:: Document extract ::
******************************
Have all of your rescues found homes yet? Thanks for all you do to help these little ones.


----------



## binniebee (Sep 27, 2007)

You guys are amazing! Wonderful news about Rita. I was looking on Petfinders today. Not sure why, because I certainly cannot handle another pup! But there were so many in TN and that's where I live. Of course, after the 700 being picked up from the puppy mill in TN just lately I would imagine a LOT MORE would show up soon. So very sad. 

Cyndi


----------



## Max & Rocky (May 20, 2004)

Yes... it is upsetting. Don't get me started...  

In another thread here... I'm pretty much stuck as far as rescuing two out of southern NH. NCMR has essentially no one in the North East at all. We have one foster who lives more or less in NYC and that is all we have, apparently for the ENTIRE North East US...  :bysmilie: 

As you can imagine... this makes "rescue" really hard...


Oh yes... this thread is about Rita... She goes to her new home Saturday morning. :chili:


----------



## lillady (Jan 25, 2007)

Great news Steve-keep up the good work :clap:


----------



## Max & Rocky (May 20, 2004)

Just a quick update that Rita is on the road to her new home right now. :aktion033:


----------



## joyomom (Jan 13, 2008)

Thank you Peg and Steve!! You really have a place in heaven for all the good work you do for these little orphaned fluffs! God bless you always!


----------
******************************
:: The data ::
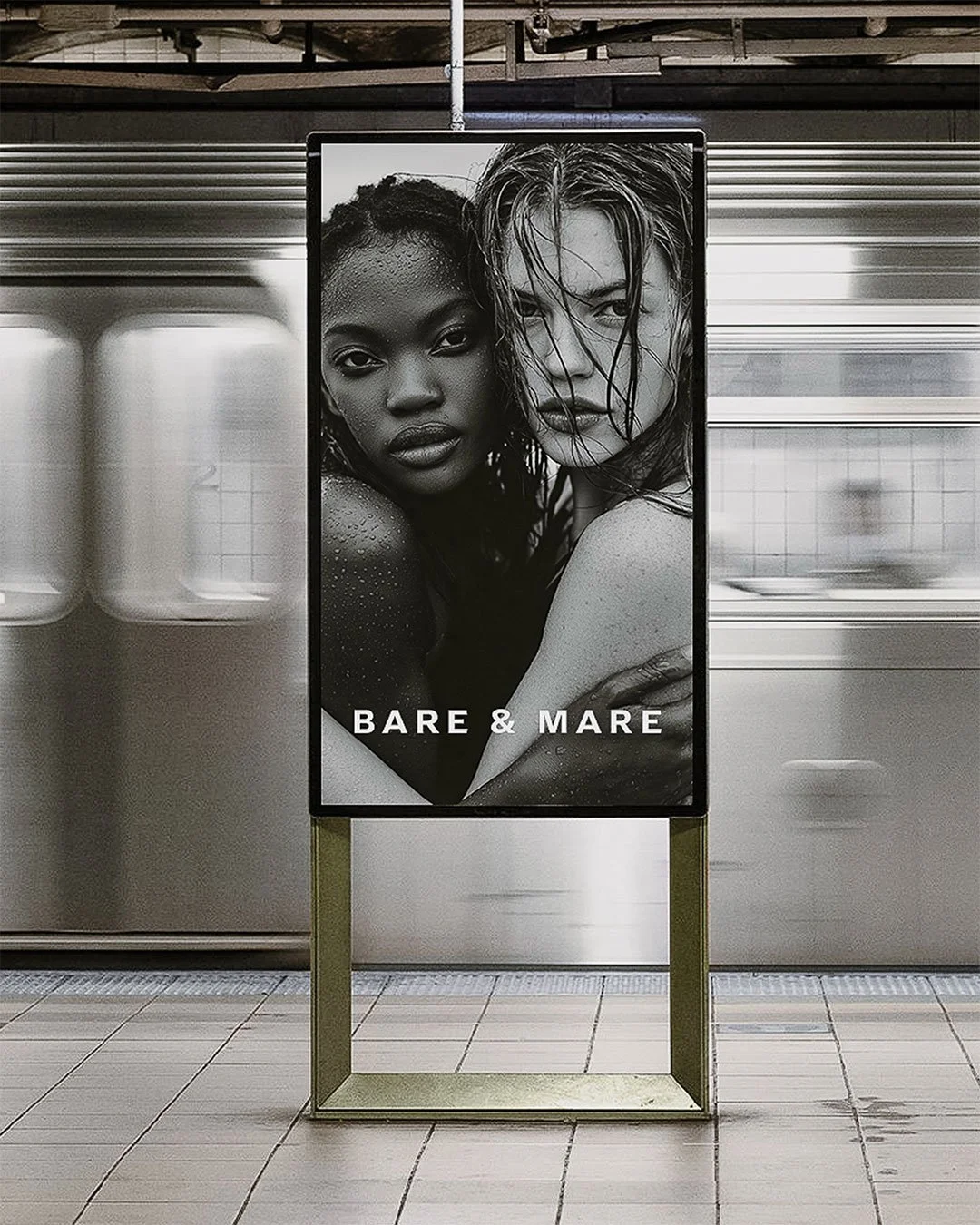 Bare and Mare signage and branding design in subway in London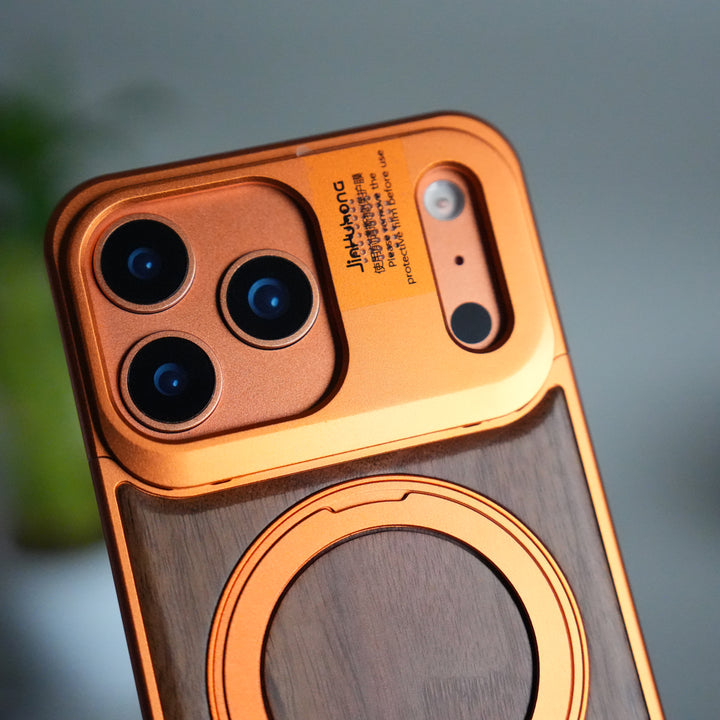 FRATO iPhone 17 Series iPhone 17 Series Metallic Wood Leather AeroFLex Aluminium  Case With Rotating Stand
******************************
:: Task instructions ::
(A) List every distinct username that heads a post in the rescue thread.
(B) Rewrite everything in the rescue thread from "As you can imagine..." down to "(Jan 25, 2007)", putting "Sunday afternoon" in place of "Saturday morning".
Work only from the rescue thread itself.

:: Responses ::
(A) binniebee, Max & Rocky, lillady, joyomom

(B)
As you can imagine... this makes "rescue" really hard...


Oh yes... this thread is about Rita... She goes to her new home Sunday afternoon. :chili:


----------



## lillady (Jan 25, 2007)